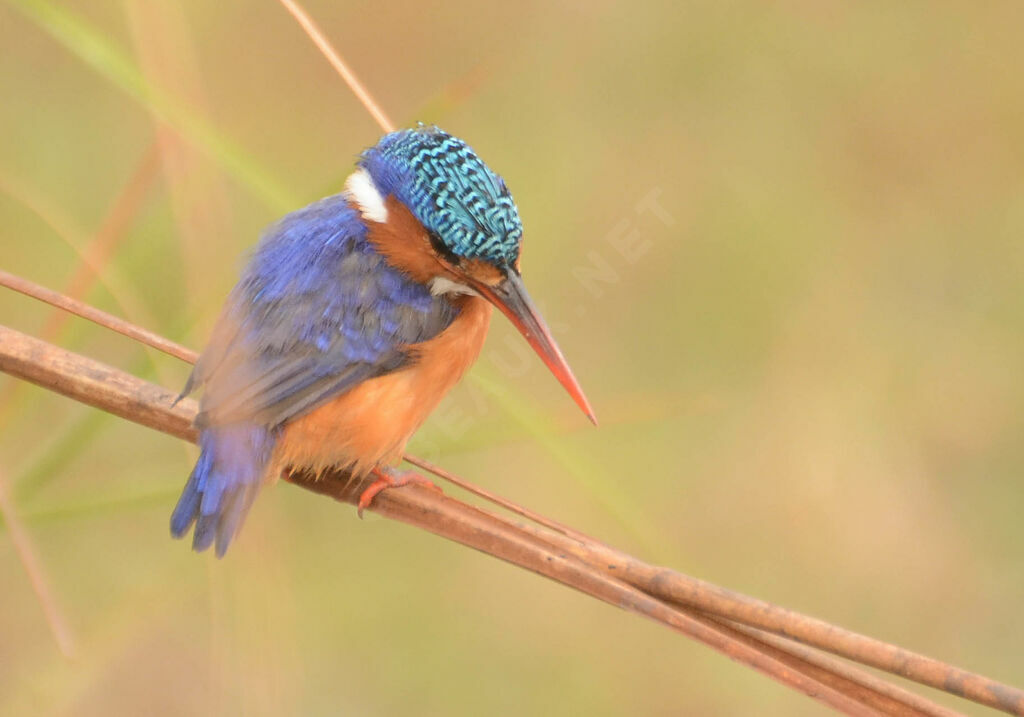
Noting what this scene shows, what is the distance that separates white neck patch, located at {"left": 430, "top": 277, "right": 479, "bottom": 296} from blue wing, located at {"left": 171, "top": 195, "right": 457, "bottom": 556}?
0.6 inches

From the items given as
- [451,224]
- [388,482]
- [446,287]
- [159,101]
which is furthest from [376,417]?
[159,101]

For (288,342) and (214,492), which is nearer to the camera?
(214,492)

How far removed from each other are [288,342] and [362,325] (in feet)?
0.45

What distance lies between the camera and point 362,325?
2105mm

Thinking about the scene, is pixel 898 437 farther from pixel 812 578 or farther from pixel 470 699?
pixel 470 699

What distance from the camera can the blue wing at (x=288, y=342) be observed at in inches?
73.8

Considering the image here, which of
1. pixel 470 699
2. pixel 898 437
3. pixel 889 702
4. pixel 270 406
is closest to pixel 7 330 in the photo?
pixel 270 406

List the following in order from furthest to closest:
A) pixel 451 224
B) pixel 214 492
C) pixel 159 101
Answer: pixel 451 224 < pixel 214 492 < pixel 159 101

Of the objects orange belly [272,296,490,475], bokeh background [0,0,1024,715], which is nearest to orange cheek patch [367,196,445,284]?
orange belly [272,296,490,475]

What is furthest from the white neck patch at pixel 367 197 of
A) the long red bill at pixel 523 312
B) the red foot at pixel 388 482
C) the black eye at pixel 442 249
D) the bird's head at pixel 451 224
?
the red foot at pixel 388 482

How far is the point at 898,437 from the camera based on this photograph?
3305 millimetres

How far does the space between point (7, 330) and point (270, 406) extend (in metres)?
0.44

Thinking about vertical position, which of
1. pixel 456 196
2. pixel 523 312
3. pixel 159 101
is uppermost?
pixel 159 101

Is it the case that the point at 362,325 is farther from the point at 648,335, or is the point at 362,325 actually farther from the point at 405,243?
the point at 648,335
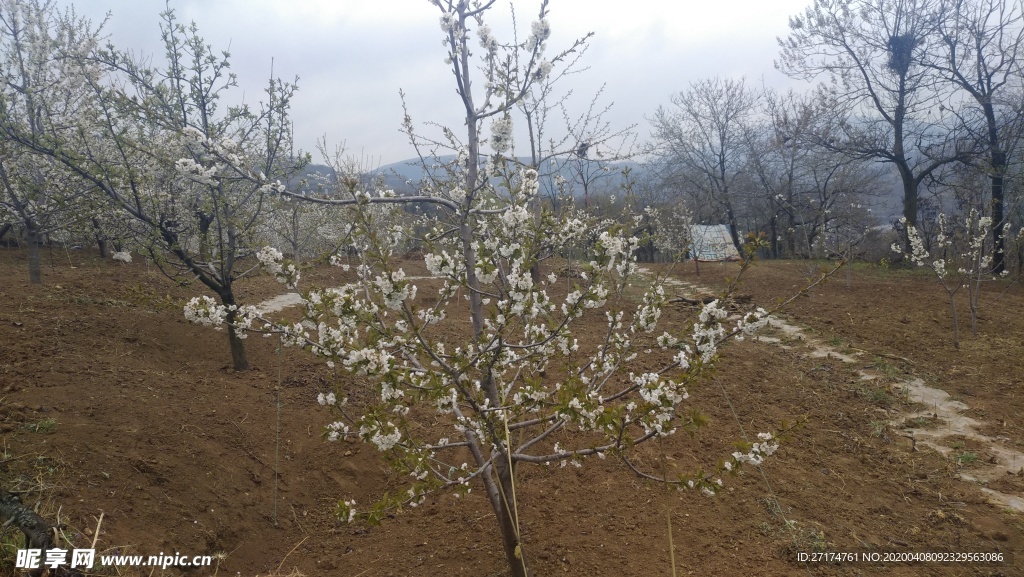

+++

CHALLENGE:
Reproduce all of the records above with every occurrence of "blue wing" changed to "teal wing" and everything else left as is. Omit the pictures from your output.

RESULT OF THIS EXERCISE:
Noting what this scene shows, what is the distance that separates white neck patch, located at {"left": 430, "top": 277, "right": 479, "bottom": 296} from teal wing, located at {"left": 171, "top": 195, "right": 457, "bottom": 556}?
0.6 inches

From the items given as
- [451,224]
- [388,482]
- [446,287]
- [159,101]
which is furthest from [376,417]?
[159,101]

For (288,342) and (214,492), which is nearer to the camera?
(214,492)

How far removed from each other are [288,342] and [362,325] (in feet)?
0.45

What distance lies between the camera and point 362,325?
2105mm

Thinking about the scene, is pixel 898 437 farther from pixel 812 578 or farther from pixel 470 699?
pixel 470 699

What distance from the camera can the teal wing at (x=288, y=342) be observed at in inches?
73.8

Considering the image here, which of
1. pixel 470 699
2. pixel 898 437
3. pixel 889 702
4. pixel 270 406
is closest to pixel 7 330 in the photo?
pixel 270 406

List the following in order from furthest to closest:
A) pixel 451 224
B) pixel 214 492
C) pixel 159 101
Answer: pixel 451 224 < pixel 214 492 < pixel 159 101

Of the objects orange belly [272,296,490,475], bokeh background [0,0,1024,715], which is nearest to orange cheek patch [367,196,445,284]?
orange belly [272,296,490,475]

What is furthest from the white neck patch at pixel 367 197 of
A) the long red bill at pixel 523 312
B) the red foot at pixel 388 482
C) the black eye at pixel 442 249
D) the bird's head at pixel 451 224
?
the red foot at pixel 388 482

How far is the point at 898,437 from the camera based on this photograph?
3305 millimetres

How far does the space between point (7, 330) and point (270, 406) extend (in metres)?
0.44

Thinking about vertical position, which of
1. pixel 456 196
2. pixel 523 312
3. pixel 159 101
is uppermost?
pixel 159 101

Is it the case that the point at 362,325 is farther from the point at 648,335, or is the point at 362,325 actually farther from the point at 405,243?
the point at 648,335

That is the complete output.